Proposer une conférence – la réponse au CFP
Vous aimeriez être orateur ou oratrice dans une conférence tech ? C’est une excellente idée ! La première étape est la rédaction de la proposition, la fameuse réponse au CFP, ou proposition de talk (oui, les techs aiment les anglicismes).
L’acronyme CFP – Call For Papers – vient des conférences académiques où le paper est un article de recherche. On utilise le même terme pour les conférences tech, mais c’est un exercice très différent. On voit aussi CFS pour Call For Speakers. Bien que plus rare, c’est finalement plus adapté !
La proposition de talk est la plaquette commerciale de votre conférence : elle doit donner envie aux organisateurs de vous sélectionner et aux participants de venir vous voir. Les organisateurs reçoivent généralement 5 à 10 fois plus de propositions que de créneaux disponibles, et les participants doivent choisir entre des dizaines de conférences. Il faut donc y prêter autant de soin qu’à la préparation de la conférence elle-même !
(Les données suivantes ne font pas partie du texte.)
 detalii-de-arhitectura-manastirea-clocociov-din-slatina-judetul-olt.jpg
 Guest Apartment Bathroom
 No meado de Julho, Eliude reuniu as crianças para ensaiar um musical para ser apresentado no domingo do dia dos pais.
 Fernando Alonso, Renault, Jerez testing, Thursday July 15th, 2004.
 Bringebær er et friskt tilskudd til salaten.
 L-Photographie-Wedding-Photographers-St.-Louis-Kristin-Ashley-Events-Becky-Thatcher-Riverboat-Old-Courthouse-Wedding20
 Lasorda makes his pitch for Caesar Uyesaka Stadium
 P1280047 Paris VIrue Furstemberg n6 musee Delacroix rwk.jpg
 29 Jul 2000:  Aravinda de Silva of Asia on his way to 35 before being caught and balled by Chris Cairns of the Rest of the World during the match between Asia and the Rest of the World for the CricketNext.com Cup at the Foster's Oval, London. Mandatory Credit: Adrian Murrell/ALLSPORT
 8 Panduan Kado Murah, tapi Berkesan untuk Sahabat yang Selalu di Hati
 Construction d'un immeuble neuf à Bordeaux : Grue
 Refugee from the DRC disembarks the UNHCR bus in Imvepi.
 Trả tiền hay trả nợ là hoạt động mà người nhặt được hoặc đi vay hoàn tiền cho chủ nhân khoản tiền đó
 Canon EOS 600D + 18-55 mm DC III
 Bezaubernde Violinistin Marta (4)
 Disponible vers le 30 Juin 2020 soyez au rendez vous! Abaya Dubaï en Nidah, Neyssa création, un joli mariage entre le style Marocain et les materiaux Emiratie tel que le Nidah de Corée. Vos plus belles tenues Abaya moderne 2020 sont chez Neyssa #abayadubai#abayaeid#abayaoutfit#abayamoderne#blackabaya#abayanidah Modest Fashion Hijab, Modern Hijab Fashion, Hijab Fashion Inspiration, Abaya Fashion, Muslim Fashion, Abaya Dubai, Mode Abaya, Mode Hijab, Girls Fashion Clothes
La proposition comporte différents éléments au service du sujet dont vous voulez parler :
- le titre,
- la description,
- le thème / catégorie : front-end, cloud, IA, etc,
- le format : conférence, quickie, atelier, etc,
- les notes et références pour les organisateurs.
Il faut évidemment commencer par définir ce sujet ! De quoi allez-vous parler ?
Le sujet
Les sujets peuvent être très divers : retour d’expérience sur un projet, présentation d’une technologie ou d’une méthode que vous appréciez, vulgarisation sur un thème un peu théorique, utilisation créative d’outils ou de techniques, etc.
Le point primordial est que le sujet doit vous intéresser, vous enthousiasmer. C’est la condition pour que vous y mettiez le cœur nécessaire pour être un conteur ou une conteuse, pour convaincre les organisateurs et plus tard embarquer le public avec vous.
Vous devez évidemment bien connaître le sujet, mais nul besoin d’être un expert de niveau mondial, il suffit d’en savoir plus que la majorité du public. Un retour d’expérience sur un apprentissage peut aussi être un sujet passionnant !
“Je voudrais parler de ça, mais ça a déjà été fait”. Tout d’abord, tout le monde ne regarde pas toutes les conférences publiées sur YouTube (il faut aussi qu’on bosse !). Ensuite votre approche et votre expérience du sujet sont uniques. Si le sujet vous passionne, ne vous bridez pas pour ça !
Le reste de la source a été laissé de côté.